A: Yes. We have put more emphasis on video tours of each listing so a potential buyer has a better understanding of the layout and condition of a property without physically entering. Moving forward, we are also obtaining a broader range of pre-listing inspection reports and disclosures so a buyer has all known information upfront, including a home inspection, pest inspection, sewer lateral video (for SLO City sales) and seller questionnaires. The goal is and will be to weed out buyers who aren’t serious and to minimize the number of people who need to enter the property.
Q: Is there a likelihood that real estate activity will be included as an “essential service”?
A: C.A.R. believes Realtors® provide essential services to their communities, and our statewide Association is working aggressively with the Governor’s office to broaden the categorization of essential workers to include real estate agents.
Q: How will this affect real estate moving forward?
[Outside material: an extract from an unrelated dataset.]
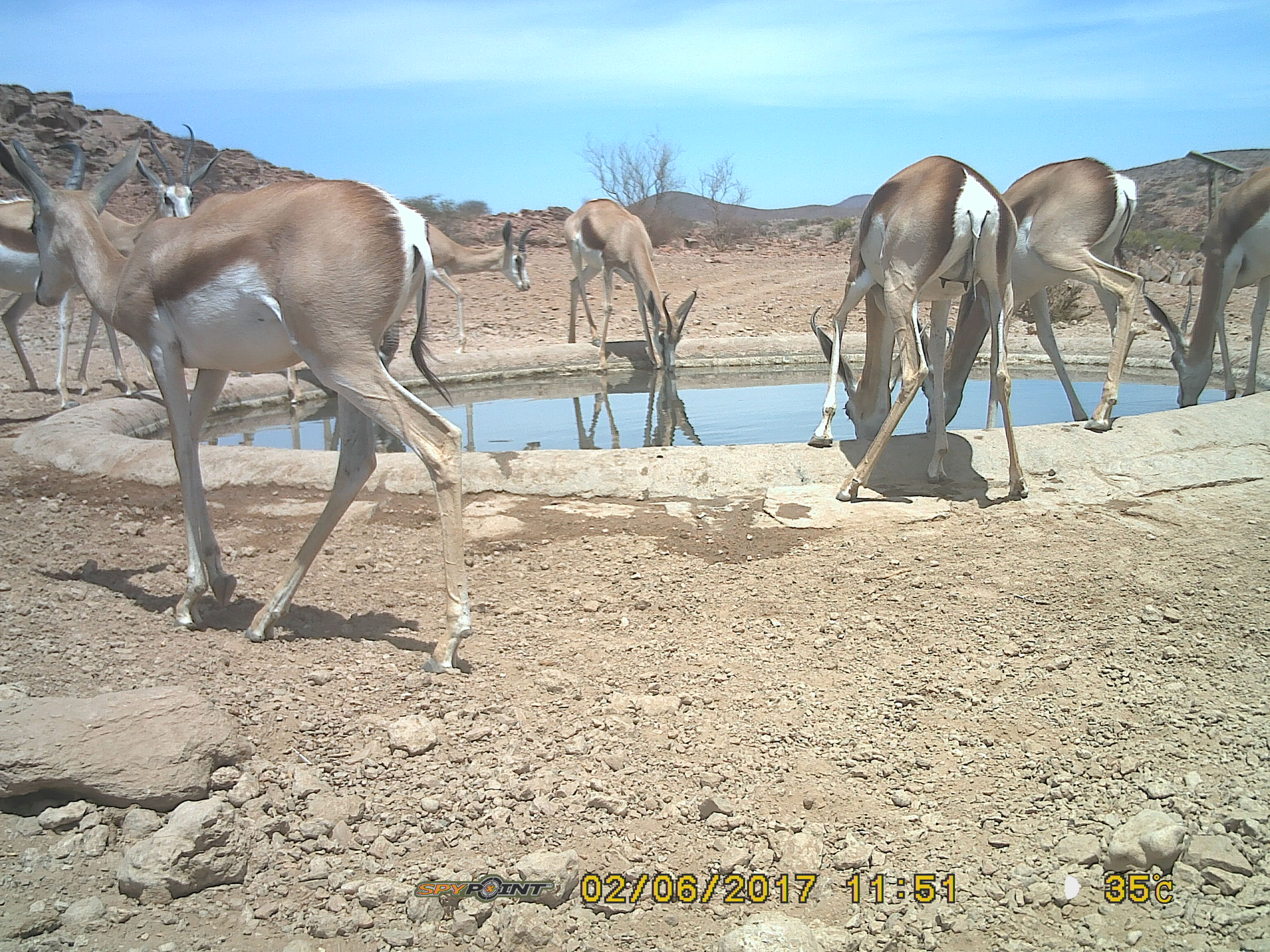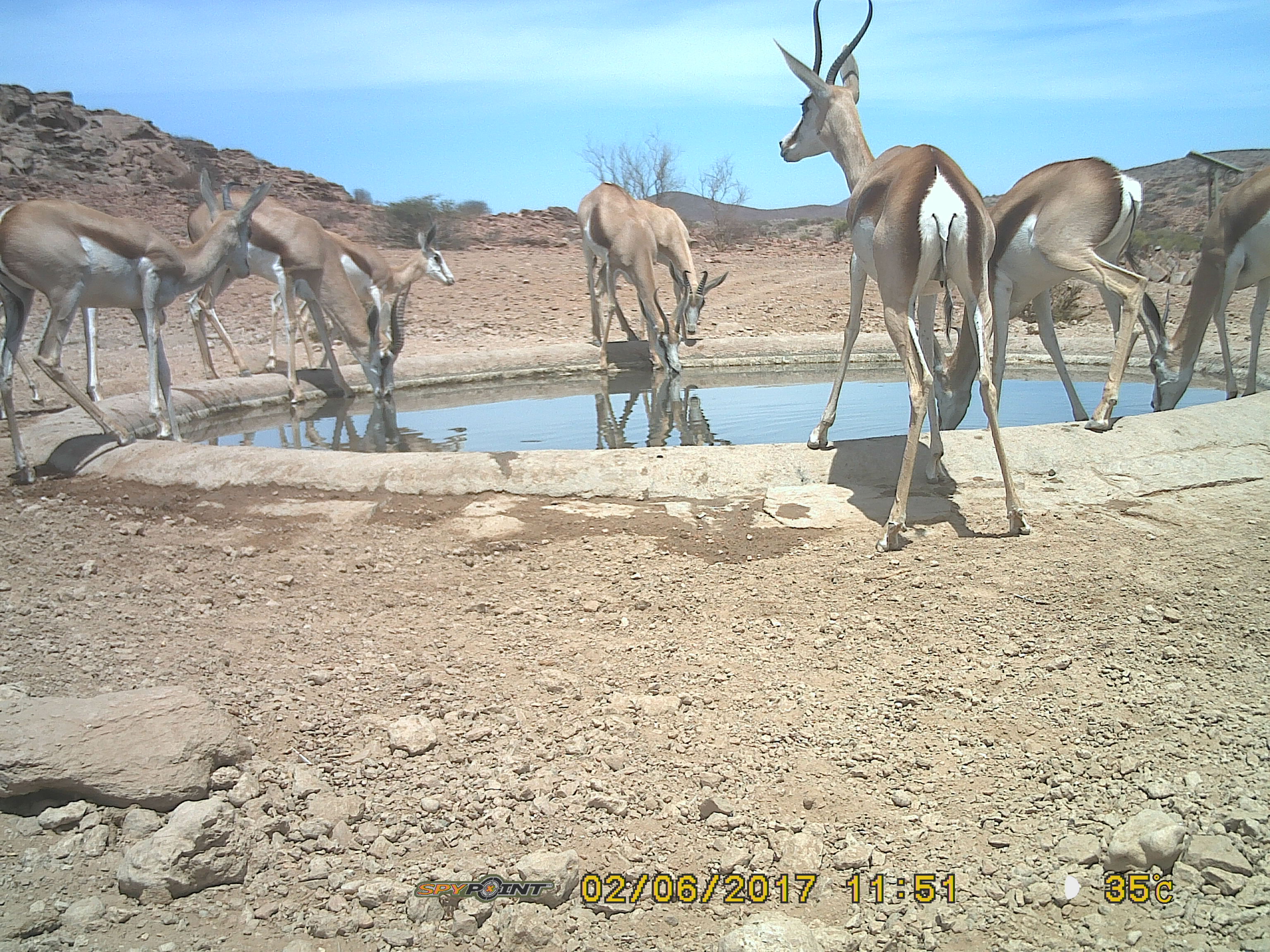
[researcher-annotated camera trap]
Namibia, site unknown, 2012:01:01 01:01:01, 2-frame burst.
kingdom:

A: It is too early to know. The amount of volatility in the stock market, mortgage rates fluctuations and decreased consumer confidence during the last two weeks is a game-changer. Some lenders are still working through a pipeline full of refinances, some buyers are hoping to take advantage of very low interest rates, inventory of available homes is still very low and we will continue to see new legislation being proposed and enacted that could change all of this. Until we see a decrease in the number of confirmed COVID cases, real progress on a vaccine and stability in financial markets / employment, we believe this will be a “wait and see” approach.
*This is not legal advice. Please consult your law professional with any legal oriented questions.